Interestingly, although may not be relevant, the first byte of corruption at .rem_length is either 0xa1 or 05e following a variable number of 0x00. So, sometimes the variables gets filled as 0x...a100, 0x...a10000, 0x...a1, etc. I have not played around much to tell how consistent this is. Furthermore, I am fairly sure that the corrupting bytes are not those of our custom packet, which has a lot of repetition, 0x00s, patterns etc. These bytes seem to be random (of course not truly) and arbitrary.

As a further aside on the IDE, I noticed that when I scroll upwards in the Disassembly view, the blue arrow disappears and the address next to the strb.w line changes to 08013663. See the other attachment. Does this mean that the culprit is something else than the strb.w line? Also, if anyone is wodnering, r1 is 0x24001799 which is the UserRxBufferHS. I wonder whether the push two lines above is the culprit, but the stack-pointer is 0x2407fb60, in ._user_heap_stack and well away from anything above.

Any further tips to find the bug?

Thanks,

TDK · ‎2024-02-09

> memcpy(&rx_buffer.data[rx_buffer.back], &Buf[0], *Len);

If the watchpoint gets hit on that line, that's probably the issue.

I would look at the memory location of rx_buffer.data, value of rx_buffer.back, value of *Len. Put those 3 things in the expression window and screenshot it. Also put the address of the location that gets corrupted, hUsbDeviceHS.ep_out[1].rem_length, and perhaps first few values of Buf.

Definition of rx_buffer.data would also be helpful.

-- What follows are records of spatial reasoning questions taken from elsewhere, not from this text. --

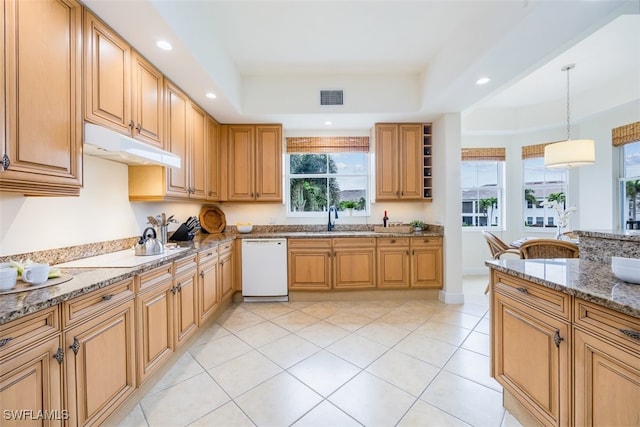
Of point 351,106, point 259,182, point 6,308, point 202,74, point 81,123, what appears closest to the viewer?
point 6,308

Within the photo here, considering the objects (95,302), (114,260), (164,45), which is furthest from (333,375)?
(164,45)

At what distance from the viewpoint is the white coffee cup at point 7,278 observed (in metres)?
1.11

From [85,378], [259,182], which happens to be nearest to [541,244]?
[259,182]

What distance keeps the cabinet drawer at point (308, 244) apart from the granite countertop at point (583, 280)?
6.96 feet

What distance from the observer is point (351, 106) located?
3330mm

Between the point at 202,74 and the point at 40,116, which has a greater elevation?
the point at 202,74

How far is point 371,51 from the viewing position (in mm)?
2840

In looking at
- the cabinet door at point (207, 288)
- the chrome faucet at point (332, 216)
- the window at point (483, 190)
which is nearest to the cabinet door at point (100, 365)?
the cabinet door at point (207, 288)

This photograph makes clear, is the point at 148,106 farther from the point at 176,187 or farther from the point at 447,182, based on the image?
the point at 447,182

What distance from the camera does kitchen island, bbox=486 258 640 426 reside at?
0.95 meters

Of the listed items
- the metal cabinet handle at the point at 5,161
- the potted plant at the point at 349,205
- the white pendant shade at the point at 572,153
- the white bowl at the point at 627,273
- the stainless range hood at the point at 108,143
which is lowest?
the white bowl at the point at 627,273

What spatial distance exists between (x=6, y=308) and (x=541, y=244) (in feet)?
12.6

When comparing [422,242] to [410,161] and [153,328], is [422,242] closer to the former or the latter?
[410,161]

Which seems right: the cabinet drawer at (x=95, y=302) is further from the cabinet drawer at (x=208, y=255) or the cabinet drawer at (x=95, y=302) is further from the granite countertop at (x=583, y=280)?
the granite countertop at (x=583, y=280)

If you feel a post has answered your question, please click "Accept as Solution".

Claegtun · ‎2024-02-09

I already have said those things.

> ... rx_buffer.back is 1135, and Buf and Len (*Len is 113) ...

The locations are also already in one of the screenshots, (one ending in _50). The location of memory that first gets corrupted, i.e. hUsbDeviceHS.ep_out[1].rem_length, is 0x2400162c.

The definition of both the struct and rx_buffer are attached.

TDK · ‎2024-02-10

Hmm, looked at this again but can't figure it out. Feels like we're missing something though. If you're looking at register values, can't see why a variable is one spot is being modified when the register doesn't point to it.

Please post if you solve it.

If you feel a post has answered your question, please click "Accept as Solution".

Claegtun · ‎2024-02-10

Thank you. That's alright. It is quite perplexing.

I might try a new thread, this time asking more about memcpy since we now know that seems to be the line of trouble. I may ask elsewhere as well. I will definitely let you know when I solve it. Otherwise, I might try alternatives to memcpy.

Thanks,

Claegtun · ‎2024-02-10

I think that I found the issue ... but am still perplexed.

I decided to go ahead and just replace the memcpy with a dumb for-loop. It fixed the initial bug, but the watchpoint triggered again, this time on a completely different memcpy. This one was in a different file that dealt with the outgoing data of the rx_buffer, i.e. the pop() method. At least when the watchpoint was hit, I saw that there was an obvious out-of-bounds bug that caused the memcpy to overflow. At first, I thought that it was a new completely separate bug. (You know how one finds a new unrelated bug after quashing the one before.) So, I fixed it, and everything seemed to work fine.

However, when I reverted the for-loop back to the first memcpy just to see the original bug again, it disappeared, with exactly the same parameters, everything. Even reverting the new bug confirmed that it was the true culprit.

All's well ends well ... but why on Earth did the watchpoint break at the wrong memcpy. As you can see above, the memcpy that was originally hit by the watchpoint had nothing wrong with it, everything was within bounds. But when I replace it with a dumb for-loop, it suddenly breaks at the true faulty memcpy.

At this point, I guess this is more of an issue with the IDE/debugger unless I am completely missing something.

Either way, thank you so much for your help @TDK . I wouldn't have found it without knowing to add a watchpoint.